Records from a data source
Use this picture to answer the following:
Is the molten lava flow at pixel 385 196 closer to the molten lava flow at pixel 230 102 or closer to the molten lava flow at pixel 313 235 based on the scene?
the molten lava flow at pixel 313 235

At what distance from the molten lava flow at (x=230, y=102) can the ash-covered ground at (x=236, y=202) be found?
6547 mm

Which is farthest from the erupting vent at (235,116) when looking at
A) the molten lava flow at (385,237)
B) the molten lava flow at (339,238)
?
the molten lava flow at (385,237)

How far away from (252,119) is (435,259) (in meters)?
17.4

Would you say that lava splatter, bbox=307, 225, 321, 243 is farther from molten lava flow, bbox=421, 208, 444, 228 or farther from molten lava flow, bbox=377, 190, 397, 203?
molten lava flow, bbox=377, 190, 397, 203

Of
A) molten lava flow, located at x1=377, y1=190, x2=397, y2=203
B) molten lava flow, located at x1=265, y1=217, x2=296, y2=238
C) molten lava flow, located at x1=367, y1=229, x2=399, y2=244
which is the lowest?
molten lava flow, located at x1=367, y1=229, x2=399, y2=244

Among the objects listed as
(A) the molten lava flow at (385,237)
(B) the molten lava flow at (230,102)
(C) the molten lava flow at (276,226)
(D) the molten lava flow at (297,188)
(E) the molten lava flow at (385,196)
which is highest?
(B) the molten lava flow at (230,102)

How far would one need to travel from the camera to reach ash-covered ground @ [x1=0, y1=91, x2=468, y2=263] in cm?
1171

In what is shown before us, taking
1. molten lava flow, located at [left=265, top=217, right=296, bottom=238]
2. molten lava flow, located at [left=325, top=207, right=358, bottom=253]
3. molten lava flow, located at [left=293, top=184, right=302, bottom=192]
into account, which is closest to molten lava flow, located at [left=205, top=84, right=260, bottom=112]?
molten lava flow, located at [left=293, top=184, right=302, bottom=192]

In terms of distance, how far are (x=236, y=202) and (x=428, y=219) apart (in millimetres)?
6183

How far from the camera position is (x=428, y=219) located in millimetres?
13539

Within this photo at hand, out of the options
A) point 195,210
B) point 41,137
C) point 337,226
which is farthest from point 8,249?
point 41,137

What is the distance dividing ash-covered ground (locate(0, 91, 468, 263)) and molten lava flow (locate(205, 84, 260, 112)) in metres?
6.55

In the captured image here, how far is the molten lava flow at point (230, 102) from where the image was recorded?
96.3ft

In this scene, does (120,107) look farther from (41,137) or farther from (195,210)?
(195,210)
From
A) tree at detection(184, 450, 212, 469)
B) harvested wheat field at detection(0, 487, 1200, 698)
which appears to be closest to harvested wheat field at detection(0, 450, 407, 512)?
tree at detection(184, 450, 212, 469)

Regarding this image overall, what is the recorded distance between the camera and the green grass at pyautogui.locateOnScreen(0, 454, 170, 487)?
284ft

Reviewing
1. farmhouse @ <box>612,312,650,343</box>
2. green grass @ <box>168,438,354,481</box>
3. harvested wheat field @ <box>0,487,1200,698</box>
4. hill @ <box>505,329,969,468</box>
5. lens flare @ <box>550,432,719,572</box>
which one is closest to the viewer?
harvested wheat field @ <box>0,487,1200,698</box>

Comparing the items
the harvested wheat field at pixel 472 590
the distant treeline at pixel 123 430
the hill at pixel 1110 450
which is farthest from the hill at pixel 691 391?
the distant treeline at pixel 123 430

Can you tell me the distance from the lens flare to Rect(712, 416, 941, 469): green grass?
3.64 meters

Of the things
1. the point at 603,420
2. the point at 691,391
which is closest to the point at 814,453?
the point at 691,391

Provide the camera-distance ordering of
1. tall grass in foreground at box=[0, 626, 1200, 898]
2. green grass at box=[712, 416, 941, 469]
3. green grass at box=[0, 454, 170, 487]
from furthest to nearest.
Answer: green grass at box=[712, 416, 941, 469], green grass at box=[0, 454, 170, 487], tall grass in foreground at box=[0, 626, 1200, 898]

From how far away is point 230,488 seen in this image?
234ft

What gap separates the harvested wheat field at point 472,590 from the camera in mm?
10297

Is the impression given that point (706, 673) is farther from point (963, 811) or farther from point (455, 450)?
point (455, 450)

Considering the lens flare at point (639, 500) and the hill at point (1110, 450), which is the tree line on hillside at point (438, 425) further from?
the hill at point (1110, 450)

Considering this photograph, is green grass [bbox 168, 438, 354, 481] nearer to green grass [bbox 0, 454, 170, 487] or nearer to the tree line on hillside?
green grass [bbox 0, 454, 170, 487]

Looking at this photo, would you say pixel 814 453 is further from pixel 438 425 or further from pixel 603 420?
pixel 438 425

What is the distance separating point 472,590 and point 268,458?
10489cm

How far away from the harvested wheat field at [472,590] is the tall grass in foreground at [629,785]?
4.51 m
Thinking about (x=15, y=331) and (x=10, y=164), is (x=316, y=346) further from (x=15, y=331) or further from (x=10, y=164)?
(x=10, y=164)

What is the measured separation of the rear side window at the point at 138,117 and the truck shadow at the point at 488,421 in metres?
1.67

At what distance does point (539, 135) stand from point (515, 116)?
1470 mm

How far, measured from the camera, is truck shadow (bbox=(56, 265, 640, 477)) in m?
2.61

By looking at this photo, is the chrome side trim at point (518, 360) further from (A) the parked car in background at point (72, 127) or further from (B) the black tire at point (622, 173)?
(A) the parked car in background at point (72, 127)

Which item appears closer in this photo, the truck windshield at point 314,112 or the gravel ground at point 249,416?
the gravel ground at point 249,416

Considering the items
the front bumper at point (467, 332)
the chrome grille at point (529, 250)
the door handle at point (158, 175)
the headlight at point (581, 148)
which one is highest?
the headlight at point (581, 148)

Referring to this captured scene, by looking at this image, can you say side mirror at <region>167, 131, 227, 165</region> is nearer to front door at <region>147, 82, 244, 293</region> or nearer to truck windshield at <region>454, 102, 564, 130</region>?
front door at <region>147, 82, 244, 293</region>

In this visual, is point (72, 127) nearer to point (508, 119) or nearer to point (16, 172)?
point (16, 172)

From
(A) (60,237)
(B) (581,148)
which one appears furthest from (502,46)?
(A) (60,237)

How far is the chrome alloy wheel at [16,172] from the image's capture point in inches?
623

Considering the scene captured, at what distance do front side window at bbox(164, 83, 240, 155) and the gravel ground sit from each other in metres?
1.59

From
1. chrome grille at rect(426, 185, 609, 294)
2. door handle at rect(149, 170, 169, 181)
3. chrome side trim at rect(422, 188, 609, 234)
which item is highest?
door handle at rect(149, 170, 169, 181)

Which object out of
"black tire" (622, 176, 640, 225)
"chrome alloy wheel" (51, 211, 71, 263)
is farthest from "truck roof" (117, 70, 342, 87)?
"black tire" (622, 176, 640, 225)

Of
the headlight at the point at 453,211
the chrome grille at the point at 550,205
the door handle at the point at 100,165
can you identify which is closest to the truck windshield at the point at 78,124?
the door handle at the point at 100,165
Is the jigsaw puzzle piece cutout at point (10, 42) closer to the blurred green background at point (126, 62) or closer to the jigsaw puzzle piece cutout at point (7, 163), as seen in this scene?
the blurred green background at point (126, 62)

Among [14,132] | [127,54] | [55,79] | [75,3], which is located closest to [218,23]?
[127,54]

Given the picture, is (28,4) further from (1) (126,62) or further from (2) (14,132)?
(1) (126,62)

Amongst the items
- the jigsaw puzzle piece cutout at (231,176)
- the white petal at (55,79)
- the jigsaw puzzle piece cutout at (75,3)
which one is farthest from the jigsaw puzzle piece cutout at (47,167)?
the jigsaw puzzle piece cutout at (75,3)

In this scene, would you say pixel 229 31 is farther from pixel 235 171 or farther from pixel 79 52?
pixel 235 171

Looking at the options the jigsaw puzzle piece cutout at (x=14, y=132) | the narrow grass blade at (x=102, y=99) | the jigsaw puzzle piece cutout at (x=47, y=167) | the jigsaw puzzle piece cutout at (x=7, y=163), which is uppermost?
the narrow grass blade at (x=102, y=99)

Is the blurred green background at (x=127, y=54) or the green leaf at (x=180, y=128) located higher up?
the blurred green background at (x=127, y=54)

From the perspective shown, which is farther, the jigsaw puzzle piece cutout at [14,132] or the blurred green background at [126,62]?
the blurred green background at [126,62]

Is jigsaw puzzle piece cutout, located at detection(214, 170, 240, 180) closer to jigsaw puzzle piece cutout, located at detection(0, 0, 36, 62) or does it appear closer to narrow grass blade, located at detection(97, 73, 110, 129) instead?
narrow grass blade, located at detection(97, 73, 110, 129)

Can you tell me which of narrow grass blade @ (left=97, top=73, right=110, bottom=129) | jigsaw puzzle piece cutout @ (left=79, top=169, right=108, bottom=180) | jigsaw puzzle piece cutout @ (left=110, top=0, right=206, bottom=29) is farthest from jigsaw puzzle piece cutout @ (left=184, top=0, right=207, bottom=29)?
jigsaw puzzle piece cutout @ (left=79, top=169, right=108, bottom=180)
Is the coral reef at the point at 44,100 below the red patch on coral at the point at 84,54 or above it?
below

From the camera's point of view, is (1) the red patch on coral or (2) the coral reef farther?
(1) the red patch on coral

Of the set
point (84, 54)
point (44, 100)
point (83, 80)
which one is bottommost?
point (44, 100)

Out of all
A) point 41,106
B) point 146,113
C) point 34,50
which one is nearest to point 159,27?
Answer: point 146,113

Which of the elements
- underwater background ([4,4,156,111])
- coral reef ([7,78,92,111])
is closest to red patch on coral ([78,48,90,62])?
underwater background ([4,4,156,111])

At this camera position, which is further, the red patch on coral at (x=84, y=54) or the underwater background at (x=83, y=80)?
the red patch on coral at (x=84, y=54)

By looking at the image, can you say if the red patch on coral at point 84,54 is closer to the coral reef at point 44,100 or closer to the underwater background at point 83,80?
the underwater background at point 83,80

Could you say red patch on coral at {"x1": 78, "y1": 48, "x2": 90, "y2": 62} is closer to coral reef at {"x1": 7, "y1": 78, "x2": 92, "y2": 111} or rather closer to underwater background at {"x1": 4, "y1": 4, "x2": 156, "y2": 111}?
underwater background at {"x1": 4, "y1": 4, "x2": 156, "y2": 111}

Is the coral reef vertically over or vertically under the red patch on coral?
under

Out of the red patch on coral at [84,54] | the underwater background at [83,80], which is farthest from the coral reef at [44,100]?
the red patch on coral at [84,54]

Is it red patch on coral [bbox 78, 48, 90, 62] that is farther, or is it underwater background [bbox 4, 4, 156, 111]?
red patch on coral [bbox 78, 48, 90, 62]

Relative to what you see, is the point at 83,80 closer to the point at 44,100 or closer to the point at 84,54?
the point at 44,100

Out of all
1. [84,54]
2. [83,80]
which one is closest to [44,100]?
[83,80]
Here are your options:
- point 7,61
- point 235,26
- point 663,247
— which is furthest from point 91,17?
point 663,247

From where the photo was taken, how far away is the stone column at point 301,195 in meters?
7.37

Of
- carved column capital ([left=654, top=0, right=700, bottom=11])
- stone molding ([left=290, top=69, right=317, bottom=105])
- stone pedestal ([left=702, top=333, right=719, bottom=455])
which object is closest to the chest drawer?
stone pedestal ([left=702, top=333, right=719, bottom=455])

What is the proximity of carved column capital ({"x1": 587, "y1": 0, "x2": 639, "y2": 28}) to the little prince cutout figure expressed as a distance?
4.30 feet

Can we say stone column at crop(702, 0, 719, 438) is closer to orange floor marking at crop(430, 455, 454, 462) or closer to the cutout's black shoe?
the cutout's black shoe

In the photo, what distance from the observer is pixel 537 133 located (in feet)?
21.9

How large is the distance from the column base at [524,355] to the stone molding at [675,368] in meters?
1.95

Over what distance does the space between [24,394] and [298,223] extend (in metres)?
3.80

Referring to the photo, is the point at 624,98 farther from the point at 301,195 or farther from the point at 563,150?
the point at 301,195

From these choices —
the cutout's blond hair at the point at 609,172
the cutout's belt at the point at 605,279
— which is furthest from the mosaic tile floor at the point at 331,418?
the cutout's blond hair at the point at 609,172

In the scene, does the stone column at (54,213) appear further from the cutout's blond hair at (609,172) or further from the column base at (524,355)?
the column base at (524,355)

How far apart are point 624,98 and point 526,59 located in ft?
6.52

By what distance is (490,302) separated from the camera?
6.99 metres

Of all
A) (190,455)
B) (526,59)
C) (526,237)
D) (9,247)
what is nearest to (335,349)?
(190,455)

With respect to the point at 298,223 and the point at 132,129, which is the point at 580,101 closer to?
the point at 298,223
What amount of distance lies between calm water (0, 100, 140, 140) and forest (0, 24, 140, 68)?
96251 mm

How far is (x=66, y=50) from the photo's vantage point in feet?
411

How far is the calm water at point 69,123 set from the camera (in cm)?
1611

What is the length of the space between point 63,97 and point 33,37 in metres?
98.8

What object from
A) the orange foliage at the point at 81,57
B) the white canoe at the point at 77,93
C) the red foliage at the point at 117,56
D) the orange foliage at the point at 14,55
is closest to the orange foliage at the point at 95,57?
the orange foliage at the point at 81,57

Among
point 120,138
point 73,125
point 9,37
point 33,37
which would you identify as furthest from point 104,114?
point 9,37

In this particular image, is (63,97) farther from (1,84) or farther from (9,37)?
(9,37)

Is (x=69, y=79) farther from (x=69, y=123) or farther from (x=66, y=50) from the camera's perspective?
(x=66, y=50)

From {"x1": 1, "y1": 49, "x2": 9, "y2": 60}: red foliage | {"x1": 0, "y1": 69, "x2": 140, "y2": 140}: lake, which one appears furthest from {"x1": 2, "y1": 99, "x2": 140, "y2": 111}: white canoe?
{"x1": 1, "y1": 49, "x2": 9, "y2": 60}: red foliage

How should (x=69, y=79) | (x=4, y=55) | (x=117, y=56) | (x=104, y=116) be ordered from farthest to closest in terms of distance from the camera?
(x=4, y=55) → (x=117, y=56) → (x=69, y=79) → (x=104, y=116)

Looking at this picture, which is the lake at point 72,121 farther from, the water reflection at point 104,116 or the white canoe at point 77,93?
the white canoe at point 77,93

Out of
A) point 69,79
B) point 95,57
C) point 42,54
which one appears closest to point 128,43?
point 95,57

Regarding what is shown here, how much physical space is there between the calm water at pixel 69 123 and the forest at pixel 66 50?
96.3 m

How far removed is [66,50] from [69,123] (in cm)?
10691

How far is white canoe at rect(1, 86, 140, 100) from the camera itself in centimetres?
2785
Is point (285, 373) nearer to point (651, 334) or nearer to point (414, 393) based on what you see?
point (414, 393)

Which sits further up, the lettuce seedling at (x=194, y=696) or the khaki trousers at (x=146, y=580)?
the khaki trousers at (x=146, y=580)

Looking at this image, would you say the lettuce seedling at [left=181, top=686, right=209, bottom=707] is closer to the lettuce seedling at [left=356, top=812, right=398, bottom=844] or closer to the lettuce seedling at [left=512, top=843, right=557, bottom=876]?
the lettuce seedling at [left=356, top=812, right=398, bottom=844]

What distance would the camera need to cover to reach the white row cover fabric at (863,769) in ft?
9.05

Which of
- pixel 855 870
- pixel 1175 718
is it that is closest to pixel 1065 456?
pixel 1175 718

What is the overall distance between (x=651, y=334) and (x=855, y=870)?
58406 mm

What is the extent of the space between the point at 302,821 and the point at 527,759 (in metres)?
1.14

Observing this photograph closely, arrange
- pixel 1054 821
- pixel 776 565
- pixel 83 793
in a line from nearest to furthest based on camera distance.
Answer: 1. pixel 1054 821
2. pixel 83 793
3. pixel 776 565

PROBLEM STATEMENT
Beginning at the line that contains "Is (x=69, y=79)", retype each line of the listing up to and including the last one, exactly as it stands, and nothing else.

WRITTEN SOLUTION
Is (x=69, y=79) farther from (x=69, y=123) or farther from (x=66, y=50) from the camera's perspective?
(x=66, y=50)

From {"x1": 1, "y1": 49, "x2": 9, "y2": 60}: red foliage | {"x1": 0, "y1": 69, "x2": 140, "y2": 140}: lake, which one appears furthest from {"x1": 2, "y1": 99, "x2": 140, "y2": 111}: white canoe?
{"x1": 1, "y1": 49, "x2": 9, "y2": 60}: red foliage

How should (x=69, y=79) | (x=4, y=55) | (x=117, y=56) | (x=104, y=116) be ordered from farthest to closest in terms of distance from the camera?
(x=4, y=55) → (x=117, y=56) → (x=69, y=79) → (x=104, y=116)

Looking at this picture, which is the lake at point 72,121 farther from, the water reflection at point 104,116 or the white canoe at point 77,93?
the white canoe at point 77,93

Out of
A) point 69,79
B) point 95,57
C) point 42,54
which one appears closest to point 128,43?
point 95,57

Regarding what is shown here, how much physical space is there between the calm water at pixel 69 123 and the forest at pixel 66 50?
96.3 m

How far removed is [66,50] from [69,123] (in cm)?
10691

How far is white canoe at rect(1, 86, 140, 100) from the camera itself in centimetres?
2785
Is point (285, 373) nearer to point (651, 334) or nearer to point (414, 393) based on what you see?
point (414, 393)

Which sits further up, the lettuce seedling at (x=194, y=696) or the khaki trousers at (x=146, y=580)?
the khaki trousers at (x=146, y=580)

Looking at this image, would you say the lettuce seedling at [left=181, top=686, right=209, bottom=707] is closer to the lettuce seedling at [left=356, top=812, right=398, bottom=844] or closer to the lettuce seedling at [left=512, top=843, right=557, bottom=876]?
the lettuce seedling at [left=356, top=812, right=398, bottom=844]

What distance would the camera need to cover to reach the white row cover fabric at (863,769) in ft?
9.05

Which of
- pixel 855 870
- pixel 1175 718
is it that is closest to pixel 1065 456?
pixel 1175 718

What is the overall distance between (x=651, y=334) and (x=855, y=870)?
58406 mm

What is the extent of the space between the point at 302,821 and the point at 527,759 (in metres)?
1.14

Observing this photograph closely, arrange
- pixel 1054 821
- pixel 776 565
- pixel 83 793
in a line from nearest to furthest based on camera distance.
Answer: 1. pixel 1054 821
2. pixel 83 793
3. pixel 776 565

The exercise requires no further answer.